SELECTED EXTRACT ->
━━━
No shortage of action

There are days when you are present at the venue as a journalist and you think to yourself, "Please! Let there be no more action than this! How am I going to cover all of this in a single report!" That's the feeling at the end of the World Rapid Championships 2019. But if there were three things that stood out on the final day of the World Rapid Championships 2019, then they would be:

  1. Magnus Carlsen's dominating victory with 11½/15, one point ahead of the entire field
  2. Koneru Humpy's amazing comeback to win the Women's world rapid title
  3. 16-year-old Alireza Firouzja scoring 4½/5 on the final day and winning the silver!

Effortless Magnus

Magnus Carlsen began the third day of the World Rapid 2019 with a score of 8.0/10. He was half a point ahead of Wang Hao, MVL and Duda. In the eleventh round, Carlsen was up against MVL — perhaps one of the most important clashes of the event.

When a top player comes to the board well in advance, doesn't talk with too many people and gets his pieces in order, you know for sure that he wants to fight with all his might! | Photo: Amruta Mokal

MVL played 1.e4 and the open Sicilian against Magnus' Sveshnikov. It always seemed as if White was better, but Carlsen made his moves quickly. He didn't really have a plan, but waited for MVL to do something. When the French GM had to be accurate in the middlegame, he erred and Carlsen equalized without any difficulties. In fact at some point he was also in with a chance to win the game, but finally it all petered out into equality.


The swagger of a World Champion! How Magnus Carlsen arrives for the game from the VIP room to the chess board!

In round twelve, Carlsen faced the tough task of playing Levon Aronian with black. Putting his trust in the Tarrasch, Magnus once again essayed the opening. To a person not well versed with the opening, it seemed as if Carlsen had simply blundered a pawn on h5. However, this was really deep understanding of the position. Magnus realized that his central and queenside majority was more potent than Aronian's kingside pawns. 

Carlsen began to dominate in the position and very soon built up a winning advantage. Due to time pressure, things began to go out of hand and Aronian got some counterplay. And then something shocking happened! A queen blunder.
━━━
WRITTEN INSTRUCTION A ->
Return the part of the rapid chess report from "MVL played 1.e4" up to and including "out into equality.", copied word for word.
━━━
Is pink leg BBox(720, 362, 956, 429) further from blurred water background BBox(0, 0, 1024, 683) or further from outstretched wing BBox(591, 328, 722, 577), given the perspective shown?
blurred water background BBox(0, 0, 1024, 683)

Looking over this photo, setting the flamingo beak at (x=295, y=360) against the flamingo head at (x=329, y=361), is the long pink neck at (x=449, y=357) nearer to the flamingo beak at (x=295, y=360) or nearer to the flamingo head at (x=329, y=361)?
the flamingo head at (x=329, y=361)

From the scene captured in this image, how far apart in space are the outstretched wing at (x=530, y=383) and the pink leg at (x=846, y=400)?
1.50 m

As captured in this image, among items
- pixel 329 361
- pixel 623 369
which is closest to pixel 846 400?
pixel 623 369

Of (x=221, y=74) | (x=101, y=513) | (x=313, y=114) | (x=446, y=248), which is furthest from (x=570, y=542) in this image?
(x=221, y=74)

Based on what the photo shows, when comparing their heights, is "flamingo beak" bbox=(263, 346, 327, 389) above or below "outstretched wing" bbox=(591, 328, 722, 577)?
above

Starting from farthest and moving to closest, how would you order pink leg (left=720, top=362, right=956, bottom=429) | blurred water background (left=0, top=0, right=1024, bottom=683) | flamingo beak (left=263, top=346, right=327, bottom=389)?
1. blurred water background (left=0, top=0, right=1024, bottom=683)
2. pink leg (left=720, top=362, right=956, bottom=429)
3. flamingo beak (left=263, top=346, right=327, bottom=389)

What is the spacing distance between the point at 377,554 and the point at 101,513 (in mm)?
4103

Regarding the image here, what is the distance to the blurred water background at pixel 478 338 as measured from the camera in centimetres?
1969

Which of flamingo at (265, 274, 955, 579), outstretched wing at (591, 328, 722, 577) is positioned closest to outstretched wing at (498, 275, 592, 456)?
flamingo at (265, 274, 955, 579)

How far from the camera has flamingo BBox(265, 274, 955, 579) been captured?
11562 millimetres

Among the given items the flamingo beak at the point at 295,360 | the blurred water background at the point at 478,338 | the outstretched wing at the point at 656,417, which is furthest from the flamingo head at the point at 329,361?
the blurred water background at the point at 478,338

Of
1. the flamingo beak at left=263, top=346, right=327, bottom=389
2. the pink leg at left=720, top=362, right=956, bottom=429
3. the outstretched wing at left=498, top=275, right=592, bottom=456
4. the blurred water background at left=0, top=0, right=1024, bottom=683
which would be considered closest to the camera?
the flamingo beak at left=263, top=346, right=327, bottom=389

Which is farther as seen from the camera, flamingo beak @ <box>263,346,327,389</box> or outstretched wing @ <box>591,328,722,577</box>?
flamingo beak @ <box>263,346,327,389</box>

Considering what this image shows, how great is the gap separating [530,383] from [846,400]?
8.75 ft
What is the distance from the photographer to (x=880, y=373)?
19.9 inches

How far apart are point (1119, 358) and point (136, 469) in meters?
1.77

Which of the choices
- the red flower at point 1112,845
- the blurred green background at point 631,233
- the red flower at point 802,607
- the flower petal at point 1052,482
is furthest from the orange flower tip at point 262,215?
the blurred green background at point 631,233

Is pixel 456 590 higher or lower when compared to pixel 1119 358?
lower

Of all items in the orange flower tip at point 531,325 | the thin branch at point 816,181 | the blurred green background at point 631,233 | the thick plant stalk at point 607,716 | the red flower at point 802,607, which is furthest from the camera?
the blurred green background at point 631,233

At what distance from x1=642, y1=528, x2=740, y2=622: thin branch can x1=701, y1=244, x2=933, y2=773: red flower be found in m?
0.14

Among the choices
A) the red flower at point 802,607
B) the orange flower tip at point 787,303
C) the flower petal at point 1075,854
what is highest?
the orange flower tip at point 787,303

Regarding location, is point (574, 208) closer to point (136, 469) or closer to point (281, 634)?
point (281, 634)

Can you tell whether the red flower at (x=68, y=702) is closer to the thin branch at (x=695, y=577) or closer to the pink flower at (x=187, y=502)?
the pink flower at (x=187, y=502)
━━━
WRITTEN INSTRUCTION B ->
Rename "red flower" to "crimson flower" in the rows from the line with "Among the choices" up to and including the last line of the rows, and give back only those lines with everything else unchanged.

WORKED ANSWER A ->
MVL played 1.e4 and the open Sicilian against Magnus' Sveshnikov. It always seemed as if White was better, but Carlsen made his moves quickly. He didn't really have a plan, but waited for MVL to do something. When the French GM had to be accurate in the middlegame, he erred and Carlsen equalized without any difficulties. In fact at some point he was also in with a chance to win the game, but finally it all petered out into equality.

WORKED ANSWER B ->
Among the choices
A) the crimson flower at point 802,607
B) the orange flower tip at point 787,303
C) the flower petal at point 1075,854
what is highest?
the orange flower tip at point 787,303

Regarding location, is point (574, 208) closer to point (136, 469) or closer to point (281, 634)?
point (281, 634)

Can you tell whether the crimson flower at (x=68, y=702) is closer to the thin branch at (x=695, y=577) or closer to the pink flower at (x=187, y=502)?
the pink flower at (x=187, y=502)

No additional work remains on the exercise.